QUOTED PASSAGE:

———

The effect of material flow rate and infill pattern on transparency were also investigated. The default material flow rate of the printer was measured to be 0.056 mm/s. At this flow rate, the material deposited by the extruder does not fill all voids resulting in a relatively large light scattering and low transparency. As shown in Fig. 7(a), the adoption of a line infill pattern and an increase of the material flow rate to >0.1 mm/s allowed a transparent preform to be achieved (Fig. 7 (a)). Different infill patterns were investigated: while parallel lines patterns have shown good results for prototypes with parallelogram like shapes, the concentric infill pattern was found to be best suited for cylindrical structures, providing a superior layer to layer adhesion, lower anisotropy and smaller deformations during pulling. Additionally, the adoption of a concentric pattern allowed for the reduction of the preform printing time by 6 hours (from 92 to 86 hours) with respect to the line infill pattern.

Figure 7
figure 7

Dependence of printed preform transparency on the material flow rate with (a) lines and (b) concentric infill patterns.

The printing flow rate for the concentric infill pattern was then optimized for transparency, as illustrated in Fig. 7(b). When using the same material flow rate, the printed preform section with concentric infill pattern exhibits larger scattering (thus looks less transparent) than the line infill pattern section. Yet, lower scattering, thus larger transparency with the concentric infill pattern occurred when the material flow rate increased to values in excess ~0.22 mm/s. The preform section printed with 0.272 mm/s flow rate was transparent but exhibited a rough lateral surface due to the excess of material. Because of this, a 0.22 mm/s flow rate for printing with concentric infill pattern was selected.

———

DATA BELOW:
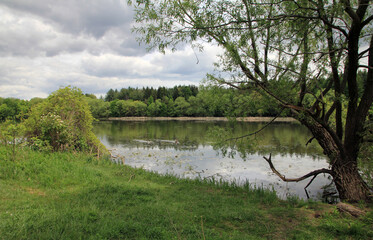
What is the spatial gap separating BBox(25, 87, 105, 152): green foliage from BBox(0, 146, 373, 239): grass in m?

———

EXERCISE TASKS:
(A) Answer each question from the passage on printed preforms, one answer per line:
(i) What was the measured default material flow rate of the printer?
(ii) By how many hours did the concentric pattern cut the preform printing time compared with the line infill pattern?
(iii) Which flow rate was chosen for printing with the concentric infill pattern?
(B) Output the stretch of the passage on printed preforms from "Dependence of printed" through "pattern was selected.".
(C) Go on with the passage on printed preforms from where it stops.
The lines have no connection to the passage on printed preforms.

RESULTS OF THE EXERCISE:
(A)
(i) 0.056 mm/s
(ii) 6 hours (from 92 to 86 hours)
(iii) 0.22 mm/s

(B)
Dependence of printed preform transparency on the material flow rate with (a) lines and (b) concentric infill patterns.

The printing flow rate for the concentric infill pattern was then optimized for transparency, as illustrated in Fig. 7(b). When using the same material flow rate, the printed preform section with concentric infill pattern exhibits larger scattering (thus looks less transparent) than the line infill pattern section. Yet, lower scattering, thus larger transparency with the concentric infill pattern occurred when the material flow rate increased to values in excess ~0.22 mm/s. The preform section printed with 0.272 mm/s flow rate was transparent but exhibited a rough lateral surface due to the excess of material. Because of this, a 0.22 mm/s flow rate for printing with concentric infill pattern was selected.

(C)
The deposition layer thickness also influenced the overall preform transparency and it was found that thicker layers provide larger scattering than thinner layers, possibly because of the limited PETG viscosity which does not allow for all gaps to be filled in thick layers. In this work, a layer height of 0.06 mm was chosen as it is the thinnest layer height available with the printer. Finally, the preform transparency was also affected by the bed temperature. While higher bed temperatures are associated with larger transparencies because of the decreased polymer viscosity, it is also associated with larger deformations over long time spans. The bed was fixed at 90 °C for printing PETG.

In this work, the material attenuation of the filament used to print the fiber preform (PETG) was measured. The experimental setup for the material absorption measurement is shown in Fig. 8(c). To analyse the material absorption, the transmission spectra of light propagating through a planar PETG filaments with different thicknesses were measured using the cut-back measurement.

Figure 8
figure 8

(a) Schematic of side-view of experiment setup used to fabricate the planar PETG filament. (b) Different thickness–bulk planar PETG samples for material absorption measurement (c) Experimental setup used to measure material absorption of a PETG filament in the wavelength range λ ~ 3.5–5 µm.

To minimise the measurement error due to reflection and scattering on the standard cylindrical shape filament, the planar PETG filament was created as presented in Fig. 8(a). A short piece of a filament (length ~ 6 cm) was placed on top of a glass microscope slide before being heated to T ~ 180 °C using a hot air gun to ensure uniformity in the temperature profile. The filament was heated until its viscosity decreased, then a second glass slide was placed on the top of the heated filament and force was applied to the top glass slide to flatten the polymeric filament. The thickness of the flat filament was controlled by optimising the force applied on the heated filament. Images of flat PETG samples with different thicknesses are presented in Fig. 8(b).

Light from a broadband visible to mid-IR lamp was launched through the PETG sample at normal incidence and a FTIR spectrometer (ARCspectro FT-MIR) was used to measure the transmission spectra of samples with different thicknesses. A chalcogenide fiber was used to collect light from the source (Thorlabs SLS202) and compared to the light transmitted through the samples.